Democracy may be the only solution for salvation of a nation. The flows of bloods over the high ways of Tahrir Square reminisce the picture of fight for democracy over the world. It envisages that people can put their lives for free of thinking and free of speech.
They gathered there defying military bullet for security of democracy. It will be a lesson for all democracy loving people over the world for hundreds of years.
It was January 17, 2011. An young man set ablaze to his own body in front of parliament building protesting the misrule of President Hosne Mobarak. The flame speeded out its action over the country. On the next, thousands of people took the street in Cairo on January 27, 011. In its own sequence, the movement took a momentum on February 02, 2011 when hundreds of thousands people gathered at Tahrir Square where Military men opened fire showing irresponsibility and hundred were killed.
The movement took its high in the face of serial killing and Mr Mubarak step down after his 30 years of rule and handed over power to military on February 11, 2011.
The new military government committed to arrange a free and fair election within very short time. But they did not stay in their commitment. On November 18, 2011 people returned to the Tahrir Square and demanded election when the Egyptian military also opened fire over the people. But defying killer bullet people stayed until declaration of election date till November 25, 2011.
Parliamentary election is currently being held in Egypt to the People's Assembly from 28 November, 2011 - 11 January, 2012, following the revolution that ousted President Hosni Mubarak, following which the Supreme Council of the Armed Forces dissolved the parliament of Egypt.
Originally, the election was scheduled to be held in September 2011, but was postponed amid concerns the established parties would gain undue advantage.
In late 2010, a parliamentary election was held, though it was followed by controversy and repression as well as accusations of fraud.
Following similar events in Tunisia during the Arab Spring, Egyptian activists called for protesters to turn up in cities around Egypt on various specially-designated days of rages. Though violence was reported at some points, protests were largely peaceful with the army staying quiet until February 10, 2011, when calls for Husni Mubarak to resign were at their peak.

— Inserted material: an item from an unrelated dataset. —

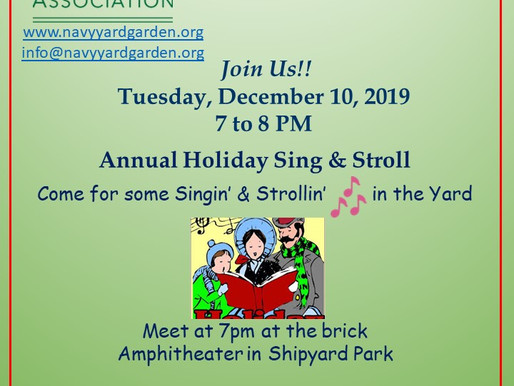 December 10, 2019  2nd Annual Sing & Stroll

The following day, Vice President Omar Suleiman announced Mubarak's resignation from the presidency while turning power over to the military. The Supreme Council of the Armed Forces, headed by Field Marshal Mohamed Hussein Tantawi would lead the country for a transitional period until a civilian government takes over.

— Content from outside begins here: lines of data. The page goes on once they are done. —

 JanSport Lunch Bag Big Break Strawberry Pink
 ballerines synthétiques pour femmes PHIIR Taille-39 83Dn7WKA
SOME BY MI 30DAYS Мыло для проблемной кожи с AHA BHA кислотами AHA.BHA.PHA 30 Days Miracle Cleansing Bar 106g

A constitutional referendum was then approved on March 19, 2011 that would ease the process of electing a president.
The election to the People's Assembly will take place on the following dates:
First stage: 28–29 November, run-off on 5–6 December;
Second stage: 14–15 December, run-off on 21–22 December;
Third stage: 3–4 January, run-off on 10–11 January.
There are a total 508 seats in the Lower house: 498 seats are elected, and 10 seats appointed, in this case, by the Military Council, and usually by the President.
The Muslim Brotherhood announced on February 15, 2011 that it would form the Freedom and Justice Party to run in the election. Together with 27 other parties representing diverse political families, the Freedom and Justice Party formed the Democratic Alliance for Egypt.
After several defections and entries, the Freedom and Justice Party-dominated coalition settled on 11 parties. The FJP fielded the overwhelming majority of the candidates, and all the Democratic Alliance for Egypt joint candidates are running under the FJP label.
As a reaction to this centre-right alliance, the different liberal democratic and centrist parties intensified cooperation. Five parties drafted a joint statement criticising the current electoral law and proposing a new one.
On August 16 of 2011, 15 political and social movements, some of which defected from the Democratic Alliance for Egypt, announced the Egyptian Bloc electoral alliance. It consists of liberal, secularist, and centre-left political parties, as well as social organisations and labour unions, and also the traditional Islamic Sufi Liberation Party. Its main objective is to prevent an imminent electoral victory of the Muslim Brotherhood, respectively Freedom and Justice Party.
After suffering many defections, the remaining Egyptian Bloc parties are: the Free Egyptians Party, the Egyptian Social Democratic Party and the National Progressive Unionist Party (Tagammu).
Now, after voting of the two phases of election, Muslim Brotherhood, respectively Freedom and Justice Party recorded a landslide victory in 49% seats as they gained 3,565,092 out of total 9,734,513 votes and 73 seats out of 150 seats in the first turn over of voting and 48% seats in the 2nd turn over of voting as they gained 4,058,498 out of total 11,173,818 votes and 71 seats out of 148 seats.
Salafi Islamist under the political party of Al-Nour placed them selves in the second position of the voting race. They won 20% seats as they gained 2,371,713 out of total 9,734,513 votes and 30 seats out of 150 seats in the first turn over of voting and much better bagging 28% seats in the 2nd turn over of voting as they gained 3,216,430 out of total 11,173,818 votes and 41 seats out of 148 seats.
When all other parties could gain only 31% seats in 1st phase and 24% seats in 2nd phase of the election.
The final phase of the election to be held during January first week and result to be published in the 2nd week of the January 2012.
Now, we have to wait to see whether democracy is recovered through supreme sacrifice of Egyptians or another dictator has been waiting to grab peoples’ power.